- I just hope they're smart enough to stay out of my way.
- You must reach the bio-matter disposal vats. It's a crazy plan, but it's your only hope!
(in the last mission objective CHAPTER 12 . SINS OF THE FATHER)
- I just hope the Chrysalis can keep me alive...
(near final spoken line in CHAPTER 12 . SINS OF THE FATHER) (the final line is : Father, I pray you were right...)
- Mankind as we knew it is doomed: the Chrysalis will change us all. Let's hope it's for the better.
(final spoken line in CHAPTER 14 . DAWN OF THE CHRYSALIS, i.e. in the anime outro)

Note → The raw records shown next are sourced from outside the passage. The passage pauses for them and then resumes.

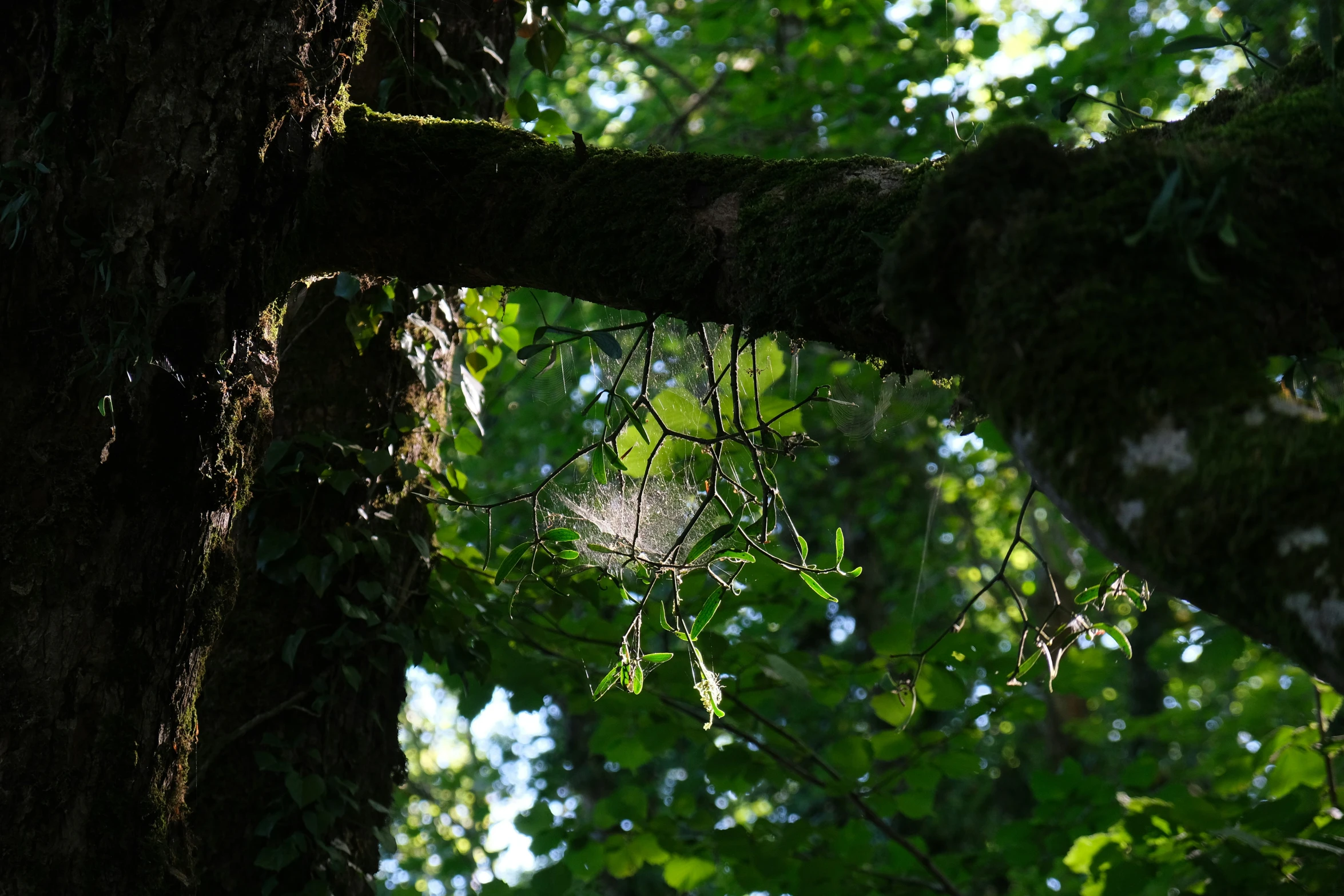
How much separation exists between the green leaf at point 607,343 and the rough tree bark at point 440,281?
0.10 metres

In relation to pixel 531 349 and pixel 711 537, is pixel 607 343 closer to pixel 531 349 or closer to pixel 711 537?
pixel 531 349

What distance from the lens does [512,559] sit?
7.21 ft

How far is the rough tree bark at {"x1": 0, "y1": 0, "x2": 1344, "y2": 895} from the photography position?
40.6 inches

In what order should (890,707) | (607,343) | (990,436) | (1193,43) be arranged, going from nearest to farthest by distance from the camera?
1. (1193,43)
2. (607,343)
3. (890,707)
4. (990,436)

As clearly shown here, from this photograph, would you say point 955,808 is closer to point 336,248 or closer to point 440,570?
point 440,570

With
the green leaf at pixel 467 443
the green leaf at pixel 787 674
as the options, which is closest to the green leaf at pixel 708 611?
the green leaf at pixel 787 674

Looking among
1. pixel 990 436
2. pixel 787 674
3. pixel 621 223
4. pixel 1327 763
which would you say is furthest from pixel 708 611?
pixel 1327 763

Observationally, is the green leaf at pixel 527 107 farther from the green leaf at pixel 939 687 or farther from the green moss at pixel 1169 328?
the green leaf at pixel 939 687

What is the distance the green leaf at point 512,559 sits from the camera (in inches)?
84.0

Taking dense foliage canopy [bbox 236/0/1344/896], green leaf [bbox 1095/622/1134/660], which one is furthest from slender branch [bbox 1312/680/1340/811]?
green leaf [bbox 1095/622/1134/660]

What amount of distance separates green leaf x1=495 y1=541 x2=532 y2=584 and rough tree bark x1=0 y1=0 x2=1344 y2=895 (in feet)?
1.86

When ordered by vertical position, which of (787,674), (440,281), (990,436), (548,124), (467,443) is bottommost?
(787,674)

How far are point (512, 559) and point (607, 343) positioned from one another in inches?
22.5

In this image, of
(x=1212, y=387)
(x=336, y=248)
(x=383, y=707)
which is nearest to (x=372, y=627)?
(x=383, y=707)
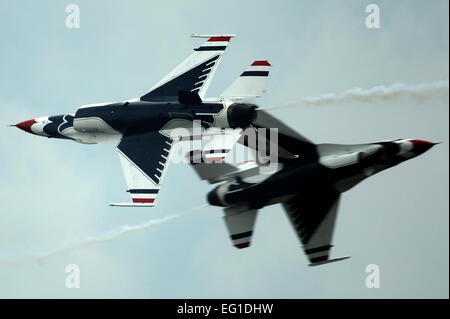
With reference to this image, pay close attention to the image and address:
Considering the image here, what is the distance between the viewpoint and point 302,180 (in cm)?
3544

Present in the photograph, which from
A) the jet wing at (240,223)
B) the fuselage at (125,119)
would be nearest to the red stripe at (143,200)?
the fuselage at (125,119)

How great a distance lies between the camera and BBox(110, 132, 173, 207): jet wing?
41.3m

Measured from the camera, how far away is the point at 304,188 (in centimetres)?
3578

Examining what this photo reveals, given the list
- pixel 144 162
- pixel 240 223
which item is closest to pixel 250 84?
pixel 144 162

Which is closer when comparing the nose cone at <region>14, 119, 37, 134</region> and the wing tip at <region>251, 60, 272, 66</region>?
the wing tip at <region>251, 60, 272, 66</region>

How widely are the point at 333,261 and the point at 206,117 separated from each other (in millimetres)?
7460

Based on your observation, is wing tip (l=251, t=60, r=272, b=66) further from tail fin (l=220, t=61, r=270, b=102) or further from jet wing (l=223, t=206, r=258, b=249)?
jet wing (l=223, t=206, r=258, b=249)

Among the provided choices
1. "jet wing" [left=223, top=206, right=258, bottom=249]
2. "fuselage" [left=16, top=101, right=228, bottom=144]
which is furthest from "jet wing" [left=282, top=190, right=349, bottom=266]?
"fuselage" [left=16, top=101, right=228, bottom=144]

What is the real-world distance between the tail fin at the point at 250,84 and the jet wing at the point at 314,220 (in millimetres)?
5801

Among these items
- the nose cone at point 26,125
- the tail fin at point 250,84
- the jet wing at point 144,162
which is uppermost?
the tail fin at point 250,84

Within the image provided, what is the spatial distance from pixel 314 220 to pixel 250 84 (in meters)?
6.66

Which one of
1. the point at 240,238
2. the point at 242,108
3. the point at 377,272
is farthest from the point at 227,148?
the point at 377,272

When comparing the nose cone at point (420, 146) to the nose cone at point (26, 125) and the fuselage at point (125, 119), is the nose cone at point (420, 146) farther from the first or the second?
the nose cone at point (26, 125)

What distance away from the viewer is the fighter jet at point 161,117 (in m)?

- The warehouse manager has suspected this for some time and has been warning his office personnel to get out over the last month. If I'm dead, then he's probably next. He's a good man, I hope you can find him in time. I hope you have better luck than I did. Be careful.
(in his datapad : it turned out, however, that it was planted by the Syndicate)
On Chrysalis removal
- It is possible to overload the recuperative capacity of the Chrysalis, but doing so would prove fatal to the host body.[...]We do hold out hope that an alternative treatment method may exist. If we think of the mutated cells as a cancer we could theoretically attack the Chrysalis with the implantation of a second cell cluster modified to destroy the Chrysalis cells and possibly reverse the mutation they caused. How the Daodan Chrysalis might respond to this threat to its existence, and what effect such a treatment might have on the host body remains unknown.
On the transformation
- We must hope that Konoko was destroyed when she fell into the biomatter disposal vats. [...] If not then she may be even closer to her final evolutionary stage: what form that might take, and what the presence of such a creature might portend for humanity we cannot know.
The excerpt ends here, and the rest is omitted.